TASK TO COMPLETE: Each entry below is to be copied verbatim.

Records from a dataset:
=== Begin Enclosure ===
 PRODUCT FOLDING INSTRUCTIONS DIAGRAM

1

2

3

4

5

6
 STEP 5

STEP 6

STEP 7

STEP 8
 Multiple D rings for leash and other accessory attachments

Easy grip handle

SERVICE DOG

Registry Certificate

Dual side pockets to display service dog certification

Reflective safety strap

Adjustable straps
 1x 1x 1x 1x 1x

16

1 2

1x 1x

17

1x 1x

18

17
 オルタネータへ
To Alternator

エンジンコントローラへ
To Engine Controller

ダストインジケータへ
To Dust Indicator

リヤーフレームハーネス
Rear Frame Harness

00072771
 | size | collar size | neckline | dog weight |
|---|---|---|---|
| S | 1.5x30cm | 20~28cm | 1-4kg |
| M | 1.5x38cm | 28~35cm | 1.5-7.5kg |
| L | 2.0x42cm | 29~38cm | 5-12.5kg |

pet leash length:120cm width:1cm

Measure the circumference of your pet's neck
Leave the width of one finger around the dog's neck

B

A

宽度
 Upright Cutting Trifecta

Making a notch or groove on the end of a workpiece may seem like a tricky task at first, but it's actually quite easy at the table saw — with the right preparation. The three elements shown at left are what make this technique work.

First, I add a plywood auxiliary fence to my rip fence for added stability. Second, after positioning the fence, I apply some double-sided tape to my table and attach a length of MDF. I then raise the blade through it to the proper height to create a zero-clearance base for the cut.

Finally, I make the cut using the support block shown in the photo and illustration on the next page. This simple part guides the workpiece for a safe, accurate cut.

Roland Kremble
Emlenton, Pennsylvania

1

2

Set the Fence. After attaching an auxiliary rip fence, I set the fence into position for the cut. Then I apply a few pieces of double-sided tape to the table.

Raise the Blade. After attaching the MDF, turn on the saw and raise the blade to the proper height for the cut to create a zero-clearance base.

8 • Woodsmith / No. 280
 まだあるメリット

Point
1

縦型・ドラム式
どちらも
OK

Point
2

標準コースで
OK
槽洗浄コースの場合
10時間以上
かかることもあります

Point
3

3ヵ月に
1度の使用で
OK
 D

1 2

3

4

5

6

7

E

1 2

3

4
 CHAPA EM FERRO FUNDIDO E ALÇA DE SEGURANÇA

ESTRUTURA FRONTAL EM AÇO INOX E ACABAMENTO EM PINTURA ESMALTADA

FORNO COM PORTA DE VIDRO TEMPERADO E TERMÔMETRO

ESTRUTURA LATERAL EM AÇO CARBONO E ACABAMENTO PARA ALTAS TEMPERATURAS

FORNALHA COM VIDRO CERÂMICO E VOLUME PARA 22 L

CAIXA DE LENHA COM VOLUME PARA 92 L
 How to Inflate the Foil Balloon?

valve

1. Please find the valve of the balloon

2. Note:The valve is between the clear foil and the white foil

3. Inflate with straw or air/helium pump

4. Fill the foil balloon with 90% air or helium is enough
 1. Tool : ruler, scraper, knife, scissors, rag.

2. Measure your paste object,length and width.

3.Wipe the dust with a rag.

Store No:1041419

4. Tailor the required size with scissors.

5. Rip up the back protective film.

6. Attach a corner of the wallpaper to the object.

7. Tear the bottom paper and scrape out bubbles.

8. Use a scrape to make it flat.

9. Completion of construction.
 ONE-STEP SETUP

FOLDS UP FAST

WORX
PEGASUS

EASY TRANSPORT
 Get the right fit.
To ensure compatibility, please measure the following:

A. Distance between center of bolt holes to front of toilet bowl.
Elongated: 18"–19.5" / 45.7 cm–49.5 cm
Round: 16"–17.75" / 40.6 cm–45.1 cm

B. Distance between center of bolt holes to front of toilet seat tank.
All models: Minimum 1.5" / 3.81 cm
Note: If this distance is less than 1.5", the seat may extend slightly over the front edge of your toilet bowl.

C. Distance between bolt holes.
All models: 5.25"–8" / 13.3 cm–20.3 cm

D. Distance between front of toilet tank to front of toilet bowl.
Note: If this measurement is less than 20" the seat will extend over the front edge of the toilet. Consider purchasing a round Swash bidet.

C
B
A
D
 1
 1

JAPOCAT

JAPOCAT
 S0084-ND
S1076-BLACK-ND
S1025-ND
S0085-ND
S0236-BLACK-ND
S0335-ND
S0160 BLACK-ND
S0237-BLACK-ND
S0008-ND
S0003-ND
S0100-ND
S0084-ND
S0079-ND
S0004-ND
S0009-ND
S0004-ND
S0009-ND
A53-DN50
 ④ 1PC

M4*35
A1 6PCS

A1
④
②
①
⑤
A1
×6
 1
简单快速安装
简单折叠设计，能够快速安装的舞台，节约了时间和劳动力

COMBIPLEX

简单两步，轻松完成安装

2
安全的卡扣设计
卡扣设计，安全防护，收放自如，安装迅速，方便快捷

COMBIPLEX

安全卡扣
=== End Enclosure ===
EXPECTED OUTPUT:
 PRODUCT FOLDING INSTRUCTIONS DIAGRAM

1

2

3

4

5

6
 STEP 5

STEP 6

STEP 7

STEP 8
 Multiple D rings for leash and other accessory attachments

Easy grip handle

SERVICE DOG

Registry Certificate

Dual side pockets to display service dog certification

Reflective safety strap

Adjustable straps
 1x 1x 1x 1x 1x

16

1 2

1x 1x

17

1x 1x

18

17
 オルタネータへ
To Alternator

エンジンコントローラへ
To Engine Controller

ダストインジケータへ
To Dust Indicator

リヤーフレームハーネス
Rear Frame Harness

00072771
 | size | collar size | neckline | dog weight |
|---|---|---|---|
| S | 1.5x30cm | 20~28cm | 1-4kg |
| M | 1.5x38cm | 28~35cm | 1.5-7.5kg |
| L | 2.0x42cm | 29~38cm | 5-12.5kg |

pet leash length:120cm width:1cm

Measure the circumference of your pet's neck
Leave the width of one finger around the dog's neck

B

A

宽度
 Upright Cutting Trifecta

Making a notch or groove on the end of a workpiece may seem like a tricky task at first, but it's actually quite easy at the table saw — with the right preparation. The three elements shown at left are what make this technique work.

First, I add a plywood auxiliary fence to my rip fence for added stability. Second, after positioning the fence, I apply some double-sided tape to my table and attach a length of MDF. I then raise the blade through it to the proper height to create a zero-clearance base for the cut.

Finally, I make the cut using the support block shown in the photo and illustration on the next page. This simple part guides the workpiece for a safe, accurate cut.

Roland Kremble
Emlenton, Pennsylvania

1

2

Set the Fence. After attaching an auxiliary rip fence, I set the fence into position for the cut. Then I apply a few pieces of double-sided tape to the table.

Raise the Blade. After attaching the MDF, turn on the saw and raise the blade to the proper height for the cut to create a zero-clearance base.

8 • Woodsmith / No. 280
 まだあるメリット

Point
1

縦型・ドラム式
どちらも
OK

Point
2

標準コースで
OK
槽洗浄コースの場合
10時間以上
かかることもあります

Point
3

3ヵ月に
1度の使用で
OK
 D

1 2

3

4

5

6

7

E

1 2

3

4
 CHAPA EM FERRO FUNDIDO E ALÇA DE SEGURANÇA

ESTRUTURA FRONTAL EM AÇO INOX E ACABAMENTO EM PINTURA ESMALTADA

FORNO COM PORTA DE VIDRO TEMPERADO E TERMÔMETRO

ESTRUTURA LATERAL EM AÇO CARBONO E ACABAMENTO PARA ALTAS TEMPERATURAS

FORNALHA COM VIDRO CERÂMICO E VOLUME PARA 22 L

CAIXA DE LENHA COM VOLUME PARA 92 L
 How to Inflate the Foil Balloon?

valve

1. Please find the valve of the balloon

2. Note:The valve is between the clear foil and the white foil

3. Inflate with straw or air/helium pump

4. Fill the foil balloon with 90% air or helium is enough
 1. Tool : ruler, scraper, knife, scissors, rag.

2. Measure your paste object,length and width.

3.Wipe the dust with a rag.

Store No:1041419

4. Tailor the required size with scissors.

5. Rip up the back protective film.

6. Attach a corner of the wallpaper to the object.

7. Tear the bottom paper and scrape out bubbles.

8. Use a scrape to make it flat.

9. Completion of construction.
 ONE-STEP SETUP

FOLDS UP FAST

WORX
PEGASUS

EASY TRANSPORT
 Get the right fit.
To ensure compatibility, please measure the following:

A. Distance between center of bolt holes to front of toilet bowl.
Elongated: 18"–19.5" / 45.7 cm–49.5 cm
Round: 16"–17.75" / 40.6 cm–45.1 cm

B. Distance between center of bolt holes to front of toilet seat tank.
All models: Minimum 1.5" / 3.81 cm
Note: If this distance is less than 1.5", the seat may extend slightly over the front edge of your toilet bowl.

C. Distance between bolt holes.
All models: 5.25"–8" / 13.3 cm–20.3 cm

D. Distance between front of toilet tank to front of toilet bowl.
Note: If this measurement is less than 20" the seat will extend over the front edge of the toilet. Consider purchasing a round Swash bidet.

C
B
A
D
 1
 1

JAPOCAT

JAPOCAT
 S0084-ND
S1076-BLACK-ND
S1025-ND
S0085-ND
S0236-BLACK-ND
S0335-ND
S0160 BLACK-ND
S0237-BLACK-ND
S0008-ND
S0003-ND
S0100-ND
S0084-ND
S0079-ND
S0004-ND
S0009-ND
S0004-ND
S0009-ND
A53-DN50
 ④ 1PC

M4*35
A1 6PCS

A1
④
②
①
⑤
A1
×6
 1
简单快速安装
简单折叠设计，能够快速安装的舞台，节约了时间和劳动力

COMBIPLEX

简单两步，轻松完成安装

2
安全的卡扣设计
卡扣设计，安全防护，收放自如，安装迅速，方便快捷

COMBIPLEX

安全卡扣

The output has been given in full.